> Aim of the exercise: Return, character for character, the lines from the one bearing "Looking at the" through the end of the material. Omit everything before that line.

> Information supplied:
==============================

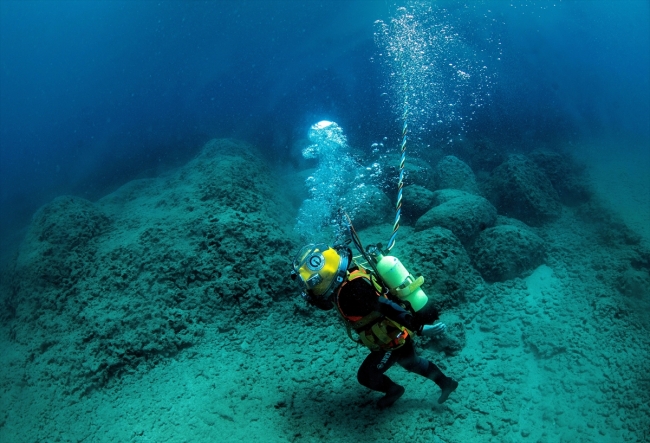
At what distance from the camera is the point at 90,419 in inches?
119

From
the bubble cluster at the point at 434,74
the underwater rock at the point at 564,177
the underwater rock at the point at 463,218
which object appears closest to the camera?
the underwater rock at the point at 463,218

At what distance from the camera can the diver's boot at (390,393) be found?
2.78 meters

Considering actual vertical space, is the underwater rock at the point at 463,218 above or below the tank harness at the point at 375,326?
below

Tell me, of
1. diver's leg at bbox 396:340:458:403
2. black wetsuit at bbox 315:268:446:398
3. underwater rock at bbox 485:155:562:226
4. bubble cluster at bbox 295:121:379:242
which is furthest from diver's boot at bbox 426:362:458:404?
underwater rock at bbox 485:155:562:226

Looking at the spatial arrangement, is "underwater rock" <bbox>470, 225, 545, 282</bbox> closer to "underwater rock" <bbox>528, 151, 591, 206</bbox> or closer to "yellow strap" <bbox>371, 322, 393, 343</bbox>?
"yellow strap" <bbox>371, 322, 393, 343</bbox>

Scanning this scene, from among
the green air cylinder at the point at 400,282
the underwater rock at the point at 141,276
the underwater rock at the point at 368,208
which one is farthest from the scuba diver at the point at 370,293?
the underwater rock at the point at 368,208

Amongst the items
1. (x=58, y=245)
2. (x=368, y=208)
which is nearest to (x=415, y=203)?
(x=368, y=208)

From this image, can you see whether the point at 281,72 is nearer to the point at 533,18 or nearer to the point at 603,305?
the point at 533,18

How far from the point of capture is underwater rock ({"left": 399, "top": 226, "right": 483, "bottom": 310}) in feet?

==============================

> Task response:
Looking at the spatial arrangement, is "underwater rock" <bbox>470, 225, 545, 282</bbox> closer to "underwater rock" <bbox>528, 151, 591, 206</bbox> or closer to "yellow strap" <bbox>371, 322, 393, 343</bbox>?
"yellow strap" <bbox>371, 322, 393, 343</bbox>

Scanning this scene, from among
the green air cylinder at the point at 400,282
the underwater rock at the point at 141,276
the underwater rock at the point at 368,208
which one is farthest from the scuba diver at the point at 370,293?
the underwater rock at the point at 368,208

Amongst the items
1. (x=58, y=245)
2. (x=368, y=208)
which is nearest to (x=415, y=203)?
(x=368, y=208)

From this image, can you see whether the point at 281,72 is nearer to the point at 533,18 or nearer to the point at 603,305?
the point at 533,18

How far from the point of capture is underwater rock ({"left": 399, "top": 226, "right": 483, "bottom": 310}) in feet?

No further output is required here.